Elle n’était donc pas intangible, cette côte ennemie ; ces bancs n’étaient donc pas infranchissables, ni, non plus, ces barrages de filets et de mines ? Et si les canons, les mitrailleuses, insuffisamment contrebattus, s’étaient montrés meurtriers, sur ce môle sanglant, comme ils le sont sur les champs de bataille de la Somme et de la Lys, l’admirable dévouement, la complète abnégation de soi des officiers, des marins, des soldats des brigades navales anglaises l’avaient emporté sur la puissance d’un feu infernal, exécuté à bout portant. La mort avait cédé devant la volonté d’une troupe héroïque, déterminée à accomplir exactement la tâche qui lui avait été confiée.


Quelle sera la suite de cette opération qui a soulevé un juste enthousiasme et fait naître tant d’espoirs ? Quelles peuvent en être les conséquences dans un avenir prochain et les répercussions sur les desseins des Alliés ? C’est ce qu’il nous reste à examiner.

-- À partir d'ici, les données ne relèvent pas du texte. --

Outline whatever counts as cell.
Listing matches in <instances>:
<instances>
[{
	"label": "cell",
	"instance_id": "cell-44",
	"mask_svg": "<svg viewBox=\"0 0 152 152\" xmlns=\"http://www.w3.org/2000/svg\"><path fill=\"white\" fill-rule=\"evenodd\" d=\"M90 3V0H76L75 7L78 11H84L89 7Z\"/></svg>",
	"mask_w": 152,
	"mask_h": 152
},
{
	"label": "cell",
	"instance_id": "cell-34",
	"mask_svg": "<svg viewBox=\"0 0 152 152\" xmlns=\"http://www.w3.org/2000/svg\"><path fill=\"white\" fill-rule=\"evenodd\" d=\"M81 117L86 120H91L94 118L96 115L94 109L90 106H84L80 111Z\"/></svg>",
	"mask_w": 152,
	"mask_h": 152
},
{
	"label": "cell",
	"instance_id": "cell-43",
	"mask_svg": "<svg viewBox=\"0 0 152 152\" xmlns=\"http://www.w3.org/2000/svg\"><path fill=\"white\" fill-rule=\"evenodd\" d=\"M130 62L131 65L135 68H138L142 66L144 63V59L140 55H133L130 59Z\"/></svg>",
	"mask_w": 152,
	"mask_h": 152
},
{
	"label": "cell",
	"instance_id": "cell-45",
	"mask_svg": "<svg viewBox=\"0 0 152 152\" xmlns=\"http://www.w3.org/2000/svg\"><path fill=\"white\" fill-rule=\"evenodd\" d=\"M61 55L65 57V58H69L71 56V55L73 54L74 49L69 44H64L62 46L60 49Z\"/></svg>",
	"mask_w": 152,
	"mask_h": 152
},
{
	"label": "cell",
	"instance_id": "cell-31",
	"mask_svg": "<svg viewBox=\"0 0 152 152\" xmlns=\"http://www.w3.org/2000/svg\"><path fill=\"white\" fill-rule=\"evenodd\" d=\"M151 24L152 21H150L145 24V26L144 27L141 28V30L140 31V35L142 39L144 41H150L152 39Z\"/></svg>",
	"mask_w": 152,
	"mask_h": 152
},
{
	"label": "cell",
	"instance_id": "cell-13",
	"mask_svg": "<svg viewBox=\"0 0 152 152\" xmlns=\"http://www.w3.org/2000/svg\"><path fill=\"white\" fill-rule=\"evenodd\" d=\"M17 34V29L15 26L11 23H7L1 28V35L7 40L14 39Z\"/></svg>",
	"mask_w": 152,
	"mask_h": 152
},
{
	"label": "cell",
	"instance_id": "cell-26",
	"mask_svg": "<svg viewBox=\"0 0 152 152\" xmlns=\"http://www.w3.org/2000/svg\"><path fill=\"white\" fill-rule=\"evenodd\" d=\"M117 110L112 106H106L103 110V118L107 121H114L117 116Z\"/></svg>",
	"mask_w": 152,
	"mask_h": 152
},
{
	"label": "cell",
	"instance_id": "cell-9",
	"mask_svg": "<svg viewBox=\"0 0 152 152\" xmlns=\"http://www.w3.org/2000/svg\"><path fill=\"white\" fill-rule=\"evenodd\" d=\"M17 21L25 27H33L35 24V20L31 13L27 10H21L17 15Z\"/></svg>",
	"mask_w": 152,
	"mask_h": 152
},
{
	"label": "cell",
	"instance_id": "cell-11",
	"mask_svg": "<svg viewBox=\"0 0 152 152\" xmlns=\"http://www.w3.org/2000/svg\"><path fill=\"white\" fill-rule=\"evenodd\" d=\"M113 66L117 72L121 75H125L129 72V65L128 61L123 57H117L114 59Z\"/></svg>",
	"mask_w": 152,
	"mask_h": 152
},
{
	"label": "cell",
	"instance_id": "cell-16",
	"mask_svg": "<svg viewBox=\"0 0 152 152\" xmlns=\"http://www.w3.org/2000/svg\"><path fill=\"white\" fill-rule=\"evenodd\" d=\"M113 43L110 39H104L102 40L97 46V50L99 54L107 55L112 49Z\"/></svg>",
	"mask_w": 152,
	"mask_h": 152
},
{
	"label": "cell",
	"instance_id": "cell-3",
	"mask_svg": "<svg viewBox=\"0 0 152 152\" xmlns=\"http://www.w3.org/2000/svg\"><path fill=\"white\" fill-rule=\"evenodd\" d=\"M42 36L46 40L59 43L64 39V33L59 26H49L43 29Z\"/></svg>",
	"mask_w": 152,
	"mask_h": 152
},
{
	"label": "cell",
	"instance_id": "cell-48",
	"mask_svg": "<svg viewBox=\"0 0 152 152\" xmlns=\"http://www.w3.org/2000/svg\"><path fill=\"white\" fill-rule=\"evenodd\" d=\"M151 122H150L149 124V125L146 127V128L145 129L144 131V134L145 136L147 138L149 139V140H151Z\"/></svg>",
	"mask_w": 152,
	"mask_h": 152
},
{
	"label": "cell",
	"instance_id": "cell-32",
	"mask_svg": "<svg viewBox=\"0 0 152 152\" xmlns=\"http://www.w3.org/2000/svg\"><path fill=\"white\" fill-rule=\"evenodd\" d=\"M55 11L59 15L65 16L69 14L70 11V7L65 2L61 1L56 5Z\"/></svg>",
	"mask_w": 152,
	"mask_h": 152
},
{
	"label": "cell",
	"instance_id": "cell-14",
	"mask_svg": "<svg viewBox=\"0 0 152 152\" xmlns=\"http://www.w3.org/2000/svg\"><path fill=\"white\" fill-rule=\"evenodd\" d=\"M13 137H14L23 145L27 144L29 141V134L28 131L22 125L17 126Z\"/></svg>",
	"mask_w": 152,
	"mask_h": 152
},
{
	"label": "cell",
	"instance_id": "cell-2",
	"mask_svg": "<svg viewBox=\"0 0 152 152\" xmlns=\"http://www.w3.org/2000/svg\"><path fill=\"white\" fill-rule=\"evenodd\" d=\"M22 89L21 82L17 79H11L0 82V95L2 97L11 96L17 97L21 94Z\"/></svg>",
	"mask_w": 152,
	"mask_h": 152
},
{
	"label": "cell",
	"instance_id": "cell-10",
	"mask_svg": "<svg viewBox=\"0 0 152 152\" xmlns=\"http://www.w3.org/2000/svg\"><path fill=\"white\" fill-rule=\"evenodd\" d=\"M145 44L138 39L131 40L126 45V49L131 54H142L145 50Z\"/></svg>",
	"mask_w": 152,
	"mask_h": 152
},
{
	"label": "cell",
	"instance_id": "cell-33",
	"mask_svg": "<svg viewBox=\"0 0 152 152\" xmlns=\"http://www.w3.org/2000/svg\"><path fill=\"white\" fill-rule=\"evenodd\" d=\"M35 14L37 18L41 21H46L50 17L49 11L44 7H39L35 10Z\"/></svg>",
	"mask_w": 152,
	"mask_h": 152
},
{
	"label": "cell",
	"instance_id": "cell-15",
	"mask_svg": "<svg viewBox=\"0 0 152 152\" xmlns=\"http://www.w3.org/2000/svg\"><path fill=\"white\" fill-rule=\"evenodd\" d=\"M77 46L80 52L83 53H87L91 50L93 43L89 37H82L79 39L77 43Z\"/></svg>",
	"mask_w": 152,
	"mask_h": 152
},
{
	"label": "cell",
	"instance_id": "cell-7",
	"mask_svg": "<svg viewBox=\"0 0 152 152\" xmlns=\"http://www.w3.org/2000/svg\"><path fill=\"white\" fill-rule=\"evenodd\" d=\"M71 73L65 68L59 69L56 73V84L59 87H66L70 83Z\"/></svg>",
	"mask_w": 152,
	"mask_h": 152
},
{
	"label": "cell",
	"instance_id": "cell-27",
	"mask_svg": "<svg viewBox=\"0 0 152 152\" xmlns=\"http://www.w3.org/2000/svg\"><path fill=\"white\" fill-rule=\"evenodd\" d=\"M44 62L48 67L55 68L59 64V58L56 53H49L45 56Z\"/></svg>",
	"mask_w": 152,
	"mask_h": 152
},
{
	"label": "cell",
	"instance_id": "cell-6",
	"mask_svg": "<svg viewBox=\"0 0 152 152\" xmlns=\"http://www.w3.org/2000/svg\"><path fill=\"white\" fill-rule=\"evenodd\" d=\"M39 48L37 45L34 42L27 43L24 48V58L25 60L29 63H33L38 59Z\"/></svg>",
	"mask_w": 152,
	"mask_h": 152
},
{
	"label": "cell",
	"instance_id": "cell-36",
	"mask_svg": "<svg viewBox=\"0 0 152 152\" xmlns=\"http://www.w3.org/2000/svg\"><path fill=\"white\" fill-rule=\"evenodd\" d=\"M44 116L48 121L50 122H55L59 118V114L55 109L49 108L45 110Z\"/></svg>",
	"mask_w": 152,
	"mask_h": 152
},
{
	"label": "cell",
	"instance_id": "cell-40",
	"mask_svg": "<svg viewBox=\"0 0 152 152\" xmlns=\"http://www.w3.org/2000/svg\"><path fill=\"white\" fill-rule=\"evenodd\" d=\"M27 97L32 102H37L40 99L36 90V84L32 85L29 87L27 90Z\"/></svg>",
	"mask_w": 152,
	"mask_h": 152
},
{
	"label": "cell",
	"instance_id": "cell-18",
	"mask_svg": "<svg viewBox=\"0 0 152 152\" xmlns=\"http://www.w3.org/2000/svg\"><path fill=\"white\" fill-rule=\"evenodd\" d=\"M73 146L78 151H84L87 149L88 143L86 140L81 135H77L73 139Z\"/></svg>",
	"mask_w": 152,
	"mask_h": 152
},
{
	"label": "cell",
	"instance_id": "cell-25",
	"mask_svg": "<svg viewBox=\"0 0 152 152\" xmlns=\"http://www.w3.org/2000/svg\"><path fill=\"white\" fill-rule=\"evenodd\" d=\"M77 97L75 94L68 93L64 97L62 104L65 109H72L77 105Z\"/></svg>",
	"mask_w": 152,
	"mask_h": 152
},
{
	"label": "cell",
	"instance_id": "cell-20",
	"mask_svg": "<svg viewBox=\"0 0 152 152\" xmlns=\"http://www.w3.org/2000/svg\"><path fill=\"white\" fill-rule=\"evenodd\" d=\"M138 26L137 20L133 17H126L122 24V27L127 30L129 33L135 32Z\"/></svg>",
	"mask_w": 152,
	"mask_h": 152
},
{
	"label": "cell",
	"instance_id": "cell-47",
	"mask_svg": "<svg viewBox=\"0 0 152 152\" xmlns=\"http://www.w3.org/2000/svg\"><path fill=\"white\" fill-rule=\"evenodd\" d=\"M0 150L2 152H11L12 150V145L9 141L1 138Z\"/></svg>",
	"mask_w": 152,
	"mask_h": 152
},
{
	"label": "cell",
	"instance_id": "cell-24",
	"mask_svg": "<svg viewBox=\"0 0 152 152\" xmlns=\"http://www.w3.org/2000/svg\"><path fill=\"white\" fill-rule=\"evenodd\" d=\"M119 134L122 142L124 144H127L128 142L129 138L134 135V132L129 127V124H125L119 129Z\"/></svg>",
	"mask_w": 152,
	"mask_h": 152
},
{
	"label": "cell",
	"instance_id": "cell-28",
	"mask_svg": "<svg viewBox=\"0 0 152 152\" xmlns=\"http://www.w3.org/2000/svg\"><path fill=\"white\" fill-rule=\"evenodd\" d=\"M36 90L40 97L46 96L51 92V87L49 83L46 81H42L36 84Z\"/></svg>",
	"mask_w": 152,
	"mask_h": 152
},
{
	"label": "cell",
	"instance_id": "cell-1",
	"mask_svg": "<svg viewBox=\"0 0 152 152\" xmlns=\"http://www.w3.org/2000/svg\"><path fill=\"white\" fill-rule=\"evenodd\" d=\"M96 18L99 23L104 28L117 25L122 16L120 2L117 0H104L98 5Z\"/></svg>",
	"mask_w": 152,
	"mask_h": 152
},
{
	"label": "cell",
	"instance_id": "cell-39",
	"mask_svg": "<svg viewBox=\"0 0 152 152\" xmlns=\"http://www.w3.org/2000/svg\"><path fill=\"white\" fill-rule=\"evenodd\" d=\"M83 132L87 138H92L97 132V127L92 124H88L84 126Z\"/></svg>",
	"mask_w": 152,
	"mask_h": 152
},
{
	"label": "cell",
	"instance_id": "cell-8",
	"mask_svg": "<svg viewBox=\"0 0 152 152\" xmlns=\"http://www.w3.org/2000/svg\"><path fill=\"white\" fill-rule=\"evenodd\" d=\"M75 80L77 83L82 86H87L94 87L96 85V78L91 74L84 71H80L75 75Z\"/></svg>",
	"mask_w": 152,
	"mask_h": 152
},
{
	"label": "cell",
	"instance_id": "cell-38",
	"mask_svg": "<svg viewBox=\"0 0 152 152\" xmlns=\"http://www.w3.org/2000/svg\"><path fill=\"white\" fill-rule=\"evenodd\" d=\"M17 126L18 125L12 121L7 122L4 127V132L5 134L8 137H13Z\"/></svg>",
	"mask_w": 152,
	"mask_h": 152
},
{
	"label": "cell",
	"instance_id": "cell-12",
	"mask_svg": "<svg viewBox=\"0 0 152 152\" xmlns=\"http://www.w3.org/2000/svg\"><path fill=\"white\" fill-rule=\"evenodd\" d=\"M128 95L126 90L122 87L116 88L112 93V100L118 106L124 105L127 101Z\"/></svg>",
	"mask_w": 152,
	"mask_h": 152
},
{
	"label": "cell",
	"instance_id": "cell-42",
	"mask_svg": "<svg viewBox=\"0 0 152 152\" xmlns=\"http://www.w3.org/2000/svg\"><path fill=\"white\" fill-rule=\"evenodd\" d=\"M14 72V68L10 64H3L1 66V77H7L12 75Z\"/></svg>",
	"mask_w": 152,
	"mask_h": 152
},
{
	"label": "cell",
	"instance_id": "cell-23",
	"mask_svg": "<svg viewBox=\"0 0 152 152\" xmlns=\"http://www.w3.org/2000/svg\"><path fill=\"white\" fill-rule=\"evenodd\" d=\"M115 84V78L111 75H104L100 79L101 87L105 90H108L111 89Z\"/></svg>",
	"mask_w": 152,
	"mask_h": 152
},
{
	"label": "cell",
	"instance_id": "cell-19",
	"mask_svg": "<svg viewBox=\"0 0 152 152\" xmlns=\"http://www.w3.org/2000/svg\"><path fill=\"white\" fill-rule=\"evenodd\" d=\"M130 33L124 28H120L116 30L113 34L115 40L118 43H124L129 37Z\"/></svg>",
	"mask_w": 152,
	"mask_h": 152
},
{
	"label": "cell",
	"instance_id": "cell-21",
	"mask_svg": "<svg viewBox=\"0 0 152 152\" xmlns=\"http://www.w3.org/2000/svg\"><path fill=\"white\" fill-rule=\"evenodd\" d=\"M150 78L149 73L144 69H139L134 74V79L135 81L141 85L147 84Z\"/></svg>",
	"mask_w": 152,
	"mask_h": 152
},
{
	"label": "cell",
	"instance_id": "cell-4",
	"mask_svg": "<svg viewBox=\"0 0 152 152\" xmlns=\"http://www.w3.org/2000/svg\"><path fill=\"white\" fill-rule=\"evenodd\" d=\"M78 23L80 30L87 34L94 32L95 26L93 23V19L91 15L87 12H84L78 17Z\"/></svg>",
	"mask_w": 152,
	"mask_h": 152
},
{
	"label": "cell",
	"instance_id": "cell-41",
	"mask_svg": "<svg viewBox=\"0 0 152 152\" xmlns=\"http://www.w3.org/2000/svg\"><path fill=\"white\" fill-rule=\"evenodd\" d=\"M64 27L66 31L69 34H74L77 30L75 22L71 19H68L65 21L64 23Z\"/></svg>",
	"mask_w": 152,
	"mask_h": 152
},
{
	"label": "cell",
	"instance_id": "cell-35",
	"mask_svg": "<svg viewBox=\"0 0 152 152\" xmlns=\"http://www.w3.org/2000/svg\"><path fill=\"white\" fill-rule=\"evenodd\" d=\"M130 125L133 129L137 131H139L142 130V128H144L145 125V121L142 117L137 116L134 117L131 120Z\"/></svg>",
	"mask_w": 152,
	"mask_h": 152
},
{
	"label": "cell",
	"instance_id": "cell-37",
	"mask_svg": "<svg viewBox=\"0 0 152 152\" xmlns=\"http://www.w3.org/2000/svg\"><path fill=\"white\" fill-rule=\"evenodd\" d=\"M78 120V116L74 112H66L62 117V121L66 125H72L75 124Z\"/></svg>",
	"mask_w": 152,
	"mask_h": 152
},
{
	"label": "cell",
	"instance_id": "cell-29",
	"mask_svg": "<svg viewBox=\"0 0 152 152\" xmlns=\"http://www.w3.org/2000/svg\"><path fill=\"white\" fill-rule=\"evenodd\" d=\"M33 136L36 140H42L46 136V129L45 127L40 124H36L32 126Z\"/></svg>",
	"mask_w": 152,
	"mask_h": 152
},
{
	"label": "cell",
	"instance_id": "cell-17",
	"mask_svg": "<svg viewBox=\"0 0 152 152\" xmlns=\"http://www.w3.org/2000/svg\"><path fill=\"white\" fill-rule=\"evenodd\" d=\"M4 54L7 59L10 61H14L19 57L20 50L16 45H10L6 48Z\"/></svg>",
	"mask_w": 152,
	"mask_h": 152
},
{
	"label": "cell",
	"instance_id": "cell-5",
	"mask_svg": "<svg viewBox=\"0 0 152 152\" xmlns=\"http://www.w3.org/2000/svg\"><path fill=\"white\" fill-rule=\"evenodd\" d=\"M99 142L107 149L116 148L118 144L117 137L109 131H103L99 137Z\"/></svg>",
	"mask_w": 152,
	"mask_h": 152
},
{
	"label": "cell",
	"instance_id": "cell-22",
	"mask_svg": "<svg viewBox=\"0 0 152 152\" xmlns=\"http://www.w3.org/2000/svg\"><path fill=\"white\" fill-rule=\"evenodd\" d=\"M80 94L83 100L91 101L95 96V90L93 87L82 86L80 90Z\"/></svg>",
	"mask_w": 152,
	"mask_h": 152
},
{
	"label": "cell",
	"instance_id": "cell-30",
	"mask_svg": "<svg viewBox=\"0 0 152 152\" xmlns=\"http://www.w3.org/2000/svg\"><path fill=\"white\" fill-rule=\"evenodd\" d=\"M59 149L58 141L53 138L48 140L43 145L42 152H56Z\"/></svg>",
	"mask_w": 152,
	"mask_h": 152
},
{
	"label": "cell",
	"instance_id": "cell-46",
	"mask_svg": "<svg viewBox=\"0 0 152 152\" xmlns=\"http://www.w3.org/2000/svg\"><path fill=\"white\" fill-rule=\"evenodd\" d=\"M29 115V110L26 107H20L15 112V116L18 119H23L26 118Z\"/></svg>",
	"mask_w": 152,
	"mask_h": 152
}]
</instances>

Les suites immédiates, d’abord :

Le chenal de Zeebrugge, le plus important, est pour le moment impraticable[1]. Celui d’Ostende est à peu près intact. Les mouvemens des navires allemands (et ce n’est pas seulement ceux des navires de guerre ; il y a un bon nombre de petits « cargos » qui font le va-et-vient de la côte belge à Hambourg), ces mouvemens, dis-je, vont par conséquent se faire par Ostende, jusqu’au moment où les obstructions de Zeebrugge auront été détruites.

Mais, d’une part, il appartient aux Alliés de retarder longtemps l’époque où la passe de Zeebrugge deviendra libre, et, de

  1. Notons ici qu’il est difficile à des sous-marins et à des torpilleurs d’assez forte taille de conserver pour base de refuge un port où ils ne peuvent rentrer que dans des circonstances favorables de temps et de mer, avec beaucoup de précautions, en risquant échouages et avaries, en risquant surtout d’être longtemps canonnés par les unités qui les poursuivent.